**Texto para leitura**
•••

Com os chineses, o Brasil teve superávit de US$5,2 bilhões. A piora veio de Coreia do Sul, Tailândia e Índia. Com os três, o déficit foi de mais de US$6,5 bilhões. Com os sul-coreanos, o déficit cresceu 120%, de US$2,1 bi para US$4,6 bi. As importações subiram 75%, de US$4,8 bi para US$8,4 bi. Já com os indianos, saímos de superávit de US$1,2 bilhão para déficit de US$750 milhões. Para o vice-presidente da Associação de Comércio Exterior do Brasil (AEB), José Augusto de Castro, os números mostram a fragilidade de nosso saldo comercial, porque mesmo com a disparada dos preços das matérias-primas, o superávit com os asiáticos foi muito reduzido:

- O problema no comércio com a China é que o superávit ficou praticamente igual de um ano para o outro, mesmo com a explosão de preços das commodities. Isso significa que aumentamos muito as importações, em 60%. Com a Índia, o superávit virou déficit porque importamos muito óleo diesel. Com a Coreia do Sul, a importação é basicamente de automóveis e eletroeletrônicos. Enquanto vendemos matérias-primas para eles, compramos itens com valor agregado.

Os números revelam outros dados surpreendentes. Com os Estados Unidos, nosso déficit comercial disparou 75% de um ano para o outro, de US$4,4 bilhões para US$7,7 bi. Já no Oriente Médio, a surpresa é o Irã, que virou o segundo maior comprador de produtos brasileiros, ultrapassando os Emirados Árabes. Aproveitando o embargo promovido pelos americanos, nossas vendas para os iranianos subiram 74%, de carne, açúcar e milho, principalmente, chegando a US$2,1 bilhões.

- Com os EUA, o déficit disparou por motivos ideológicos, porque não demos atenção a esse mercado. Sempre tivemos superávit com os americanos. Em 2008, por exemplo, foi de US$1,8 bi. A participação dos americanos no nosso comércio era de 25% e foi reduzido a 9,6%. Um mau resultado, em se tratando da principal vitrine para o comércio internacional - explicou Castro.

As principais queixas dos exportadores continuam sendo câmbio e Custo Brasil. O real valorizado tira competitividade, e a precária infraestrutura, alta carga tributária e carência de mão de obra especializada encarecem custos de produção. A China, apesar do superávit comercial, ainda é considerado país ultrafechado. Se, por um lado, o mercado chinês é forte comprador de matérias-primas, por outro, mantém restrita a compra de itens com maior valor agregado. No setor de aviação civil, por exemplo, é o governo chinês quem decide de quais companhias estrangeiras as empresas do país podem comprar. Essa é uma das dificuldades que a Embraer tem, apesar de ter conseguido exportar mais em 2010, chegando a US$4,16 bilhões, e fechar o ano em quarto lugar no ranking de exportações.

•••

**Trecho dos dados**

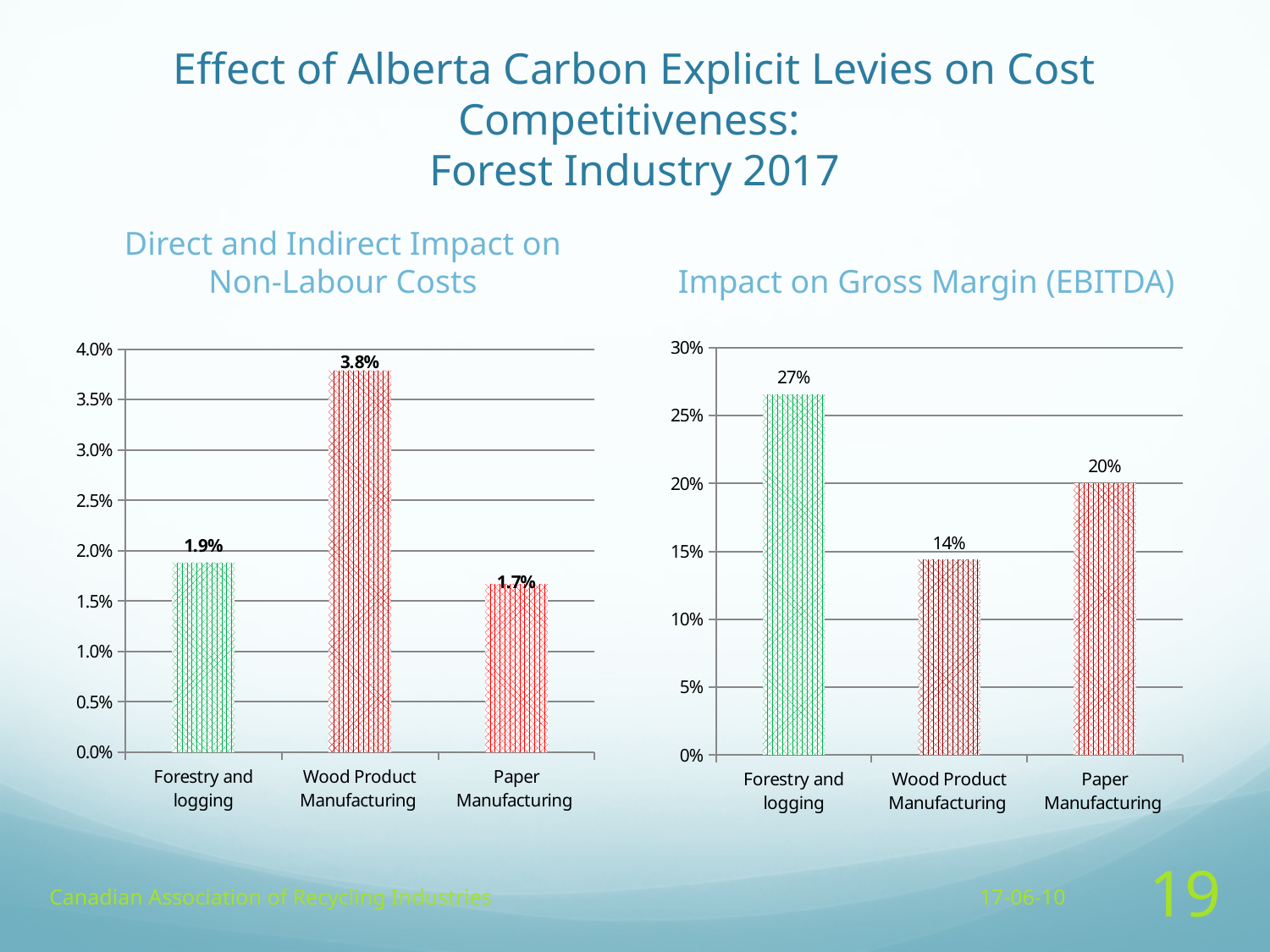
In the 'Impact on Gross Margin (EBITDA)' chart, which is larger: Paper Manufacturing or Wood Product Manufacturing? Paper Manufacturing What type of chart is the 'Impact on Gross Margin (EBITDA)' chart? Bar chart How many categories are shown in the 'Direct and Indirect Impact on Non-Labour Costs' chart? 3 In the 'Direct and Indirect Impact on Non-Labour Costs' chart, what is the difference between Wood Product Manufacturing and Paper Manufacturing? 2.1% In the 'Direct and Indirect Impact on Non-Labour Costs' chart, what is the value for Forestry and logging? 1.9% In the 'Impact on Gross Margin (EBITDA)' chart, what is the value for Paper Manufacturing? 20% In the 'Impact on Gross Margin (EBITDA)' chart, what is the difference between Forestry and logging and Wood Product Manufacturing? 13% In the 'Impact on Gross Margin (EBITDA)' chart, which category has the highest value? Forestry and logging In the 'Direct and Indirect Impact on Non-Labour Costs' chart, which category has the lowest value? Paper Manufacturing In the 'Impact on Gross Margin (EBITDA)' chart, which category has the lowest value? Wood Product Manufacturing What is the title of the chart on the right side of the slide? Impact on Gross Margin (EBITDA) In the 'Direct and Indirect Impact on Non-Labour Costs' chart, what is the value for Wood Product Manufacturing? 3.8%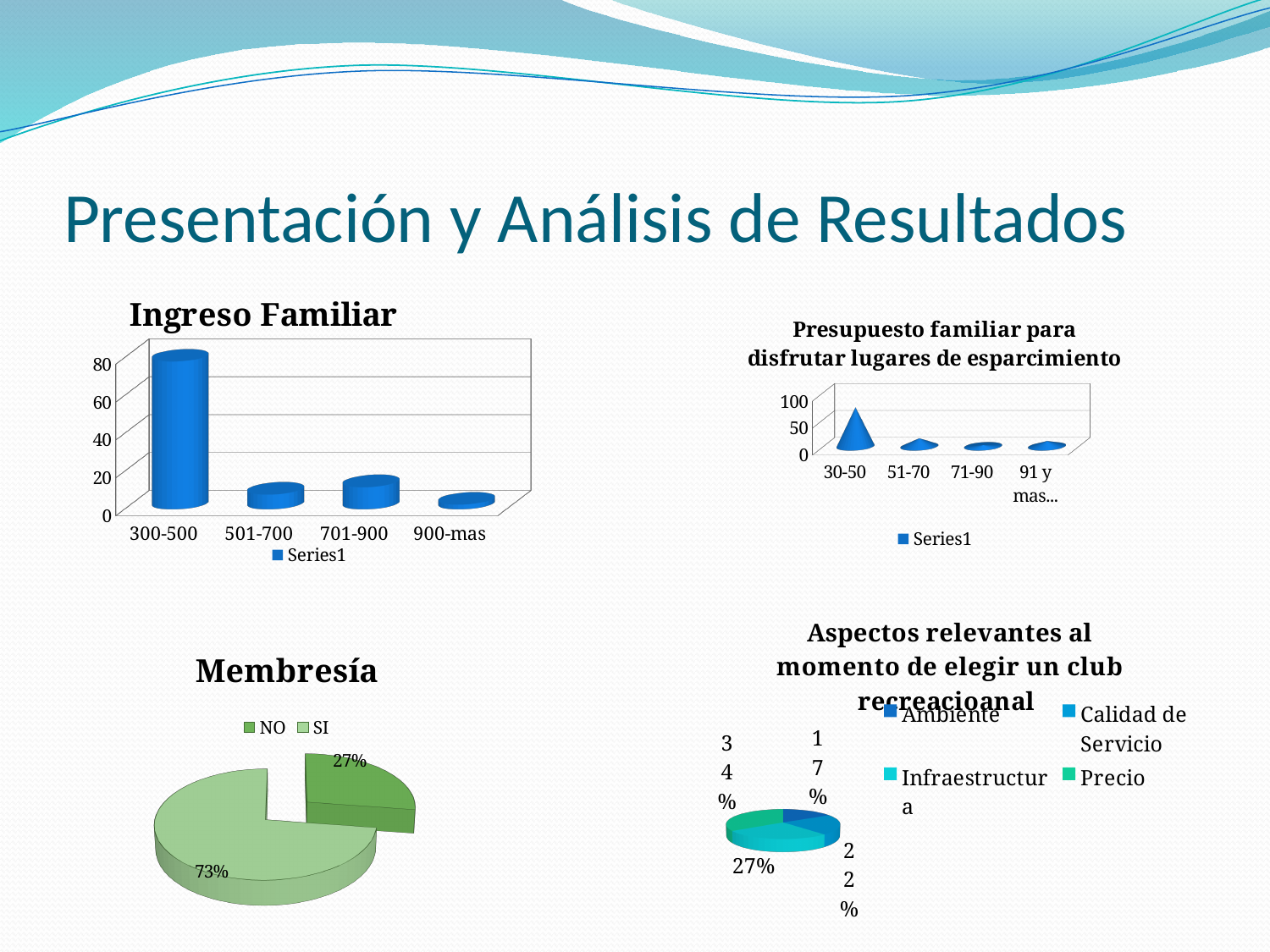
In the Presupuesto familiar para disfrutar lugares de esparcimiento chart, which category has the highest value? 30-50 In the Ingreso Familiar chart, which category has the highest value? 300-500 How many categories are shown on the x axis of the Ingreso Familiar chart? 4 In the Membresía pie chart, what is the difference between the SI and NO shares? 46% In the Presupuesto familiar para disfrutar lugares de esparcimiento chart, is the value for 71-90 greater or less than 50? less What kind of chart is the Ingreso Familiar chart? bar chart In the Ingreso Familiar chart, is the value for 501-700 greater or less than 20? less In the Ingreso Familiar chart, is the value for 300-500 greater or less than 60? greater In the Ingreso Familiar chart, which category has the lowest value? 900-mas In the Membresía pie chart, what percentage is shown for NO? 27% In the Membresía pie chart, what percentage is shown for SI? 73% How many entries does the legend of the Aspectos relevantes al momento de elegir un club recreacioanal chart list? 4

•••

**Trabalho pedido**
1/ Diga se cada afirmação abaixo bate com o texto sobre o comércio exterior brasileiro. Responda sim ou não e copie as palavras do texto que decidem. (a) Com a Coreia do Sul, o déficit do Brasil mais que dobrou. (b) O Irã passou os Emirados Árabes como comprador de produtos brasileiros. (c) Em 2008, o Brasil teve déficit com os Estados Unidos.
2/ Prossiga com o texto sobre o comércio exterior brasileiro, começando logo depois da última frase dele.
As linhas acima não têm nenhuma relação com o texto sobre o comércio exterior brasileiro.

**Resultados do exercício**
1/
(a) Sim: "Com os sul-coreanos, o déficit cresceu 120%, de US$2,1 bi para US$4,6 bi."
(b) Sim: "a surpresa é o Irã, que virou o segundo maior comprador de produtos brasileiros, ultrapassando os Emirados Árabes."
(c) Não: "Sempre tivemos superávit com os americanos. Em 2008, por exemplo, foi de US$1,8 bi."

2/
- Gostaríamos de ter mais negócios com a China, uma abertura maior. Temos parceria com uma empresa chinesa, onde temos controle, mas o problema é que o governo chinês é quem decide de quem as empresas do país podem comprar. Elas precisam de autorização governamental para suas decisões de compras. Há um controle muito forte do mercado - explicou Paulo César de Souza e Silva, vice-presidente-executivo da Embraer para o Mercado de Aviação Comercial.

A BR Foods e a Sadia exportaram juntas US$4,4 bilhões em 2010. Arábia Saudita e Japão foram os principais compradores. A China aparece apenas como 10º mercado. A queixa com os chineses, neste caso, é a lentidão das inspeções sanitárias. A empresa detém 20% do mercado mundial de frango e 9% do mercado de proteína, em geral. De cada cinco frangos exportados no mundo, um é da BR Foods. O dólar fraco e os gargalos de infraestrutura são queixas da empresa.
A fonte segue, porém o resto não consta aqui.